What you need to do:
(1) Change "mailing lists" to "address lists" in the direct marketing thread, and give everything from "## John Paul" down to "any such program?" with that edit made.
(2) Write what comes next in the direct marketing thread, starting after its final sentence.
::: Excerpt :::
# Direct marketing



## John Paul Sanborn (Mar 31, 2007)

I thought I asked this question beofre, but cannot find any posts.

What luck have you had with direct marketing, buying mailing lists based on demographics or any such program?

Also, I just looked into Spotrunner and a 4 month campaign in my area would be $4-12K, and they do not have any good stock adds for tree care.


----------



## maxburton (Mar 31, 2007)

I once tried 1000 direct mails and got no calls.


----------



## John464 (Mar 31, 2007)

for how many homes does your price qoute include? I mail to 12,000 homes for 4 months at $4,000. It has worked well for us


----------



## lxt (Apr 1, 2007)

direct marketing,

the method I use is even more direct & in use right now for me!!!!

5000 door hangers & flyers = approx $375.00 professionally done!!

4 ready to graduate teenagers, 2 cars & maps of the targeted areas.

Ill spend maybe $1500.00, kids get work, meet and talk to customers, they have fun & people are surprised to see young adults takin interest in this line of work.
::: Data segment :::
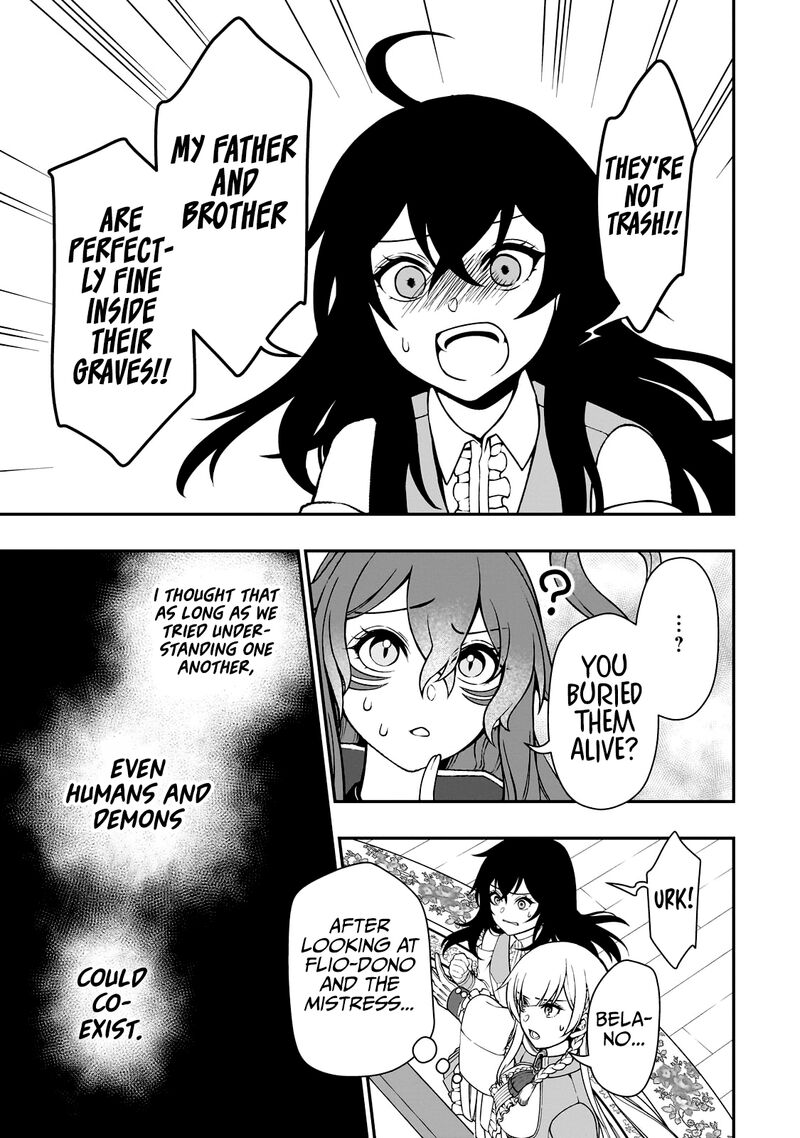 Lv2 Kara Cheat Datta Moto Yuusha Kouho No Mattari Isekai Life 42 7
:::
Answers to each task:
(1)
## John Paul Sanborn (Mar 31, 2007)

I thought I asked this question beofre, but cannot find any posts.

What luck have you had with direct marketing, buying address lists based on demographics or any such program?

(2)
I have gotten since I started doing this 2yrs ago approx. 8% hire rate at $250-$300 average( some jobs more some less but this is the average). Ill let you guys do the math.

LXT......................................................


----------



## maxburton (Apr 1, 2007)

$250-$350 seems very low. What kind of work do you do?


----------



## lxt (Apr 2, 2007)

maxburton, did you read the part that said AVERAGE!!!!!!!! NO,

let me simplify: I get a job for $1200, another for $400, another for $200, another for $100(stump job) and so on, you take all the figures add them up, divide by the number of jobs and you get......drum roll........... = average dollar amount received.

PS. using the figures above average wage(income) would equal $475.00

I do very good work by the way, 45-50% repeat business yearly must be doin sumthin right.

LXT.........................................AHH WHATTA RUSH!!!


----------



## maxburton (Apr 2, 2007)

lxt, no need to get excited. I understood that you meant average, but the averages for me and the folks I know in the business are far higher. I was just wondering if you did some kind of special work that had a lower price tag. I haven't assumed anything about the quality of your work. I do a lot of removals, so my average is more like 1200, and I have a lot less repeat work because some of my customers have no trees left!


----------



## lxt (Apr 3, 2007)

maxburton,

sorry about that, I though you were bustin on my work quality. just being defensive I guess. me bad no offense takin!!!

be safe take care, LXT...................


----------



## John Paul Sanborn (Apr 4, 2007)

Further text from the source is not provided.